I prodotti omeopatici: cosa sono e come funzionano

L’omeopatia è considerata una pseudoscienza, che non risponde ai requisiti di verificabilità e rigore della medicina tradizionale. L’assunto di fondo è noto ed è quello della similitudine: ogni patologia può essere curata con la stessa sostanza, ma molto diluita, che nella persona sana provoca i sintomi della malattia. La bassissima concentrazione di qualsiasi principio attivo nei prodotti omeopatici li rende – secondo la medicina ufficiale – completamente inefficaci, se non per via dell’effetto placebo (che ha però cause psicologiche e non fisiologiche).
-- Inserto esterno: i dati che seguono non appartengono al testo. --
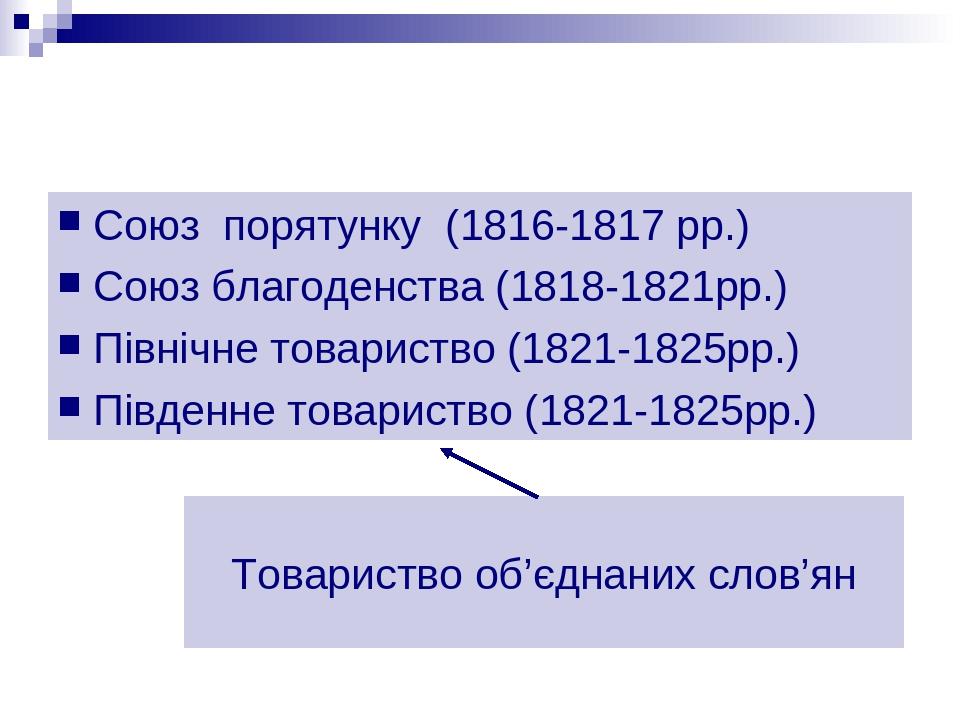 Союз порятунку (1816-1817 рр.) Союз благоденства (1818-1821рр.) Північне товариство (1821-1825рр.) Південне товариство (1821-1825рр.) Товариство об...
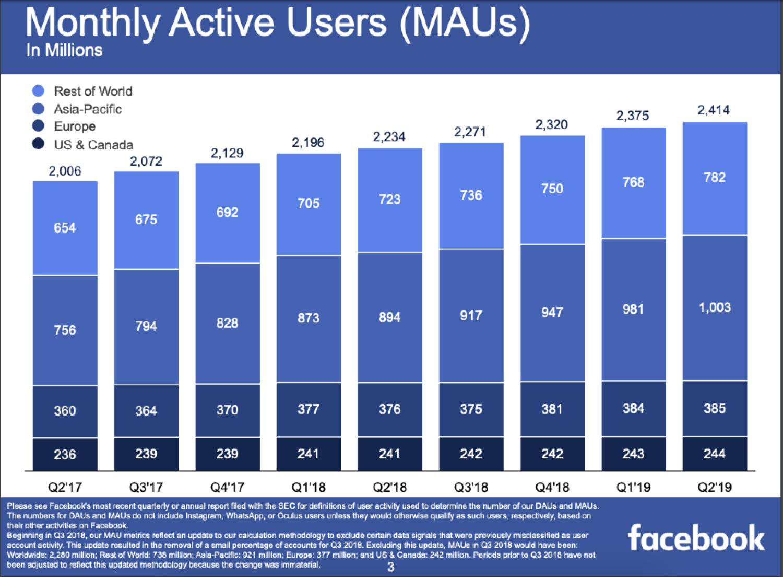 Utenti attivi ogni mese su Facebook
Di contro, i sostenitori dell’omeopatia sostengono di differenziarsi dalla pratica clinica tradizionale perché il malato viene considerato nella sua globalità: non solo come un insieme di sintomi da curare, ma come un individuo in cui si intrecciano fattori fisici, mentali ed emotivi. Per questa ragione, inoltre, non esiste un rimedio valido per tutti coloro che manifestano una simile patologia, ma ognuno riceve solo i prodotti personalizzati che si adattano al suo caso specifico. Insomma, la protagonista dell’omeopatia non è la malattia ma il malato, e i suoi sintomi – si sostiene – non vanno repressi con le medicine, ma guariti una volta inquadrati nel contesto complessivo della persona e una volta capita la loro origine, anche qui di carattere multifattoriale.
Bassa concentrazione, zero tossicità
I rimedi omeopatici si ottengono a partire da sostanze naturali, principi attivi che provengono da piante o minerali, fortemente diluiti. Il principio risulta quindi in quantità molto basse, dell’ordine di 1 parte su 10 o su 100 elevato a un qualche esponente. Proprio questo aspetto è il più criticato: se i sostenitori dell’omeopatia dicono che in tal modo si riduce a zero la tossicità della sostanza, che quindi non ha alcun effetto collaterale o controindicazione, i detrattori individuano in questa operazione le ragioni dell’assoluta inefficacia dei prodotti.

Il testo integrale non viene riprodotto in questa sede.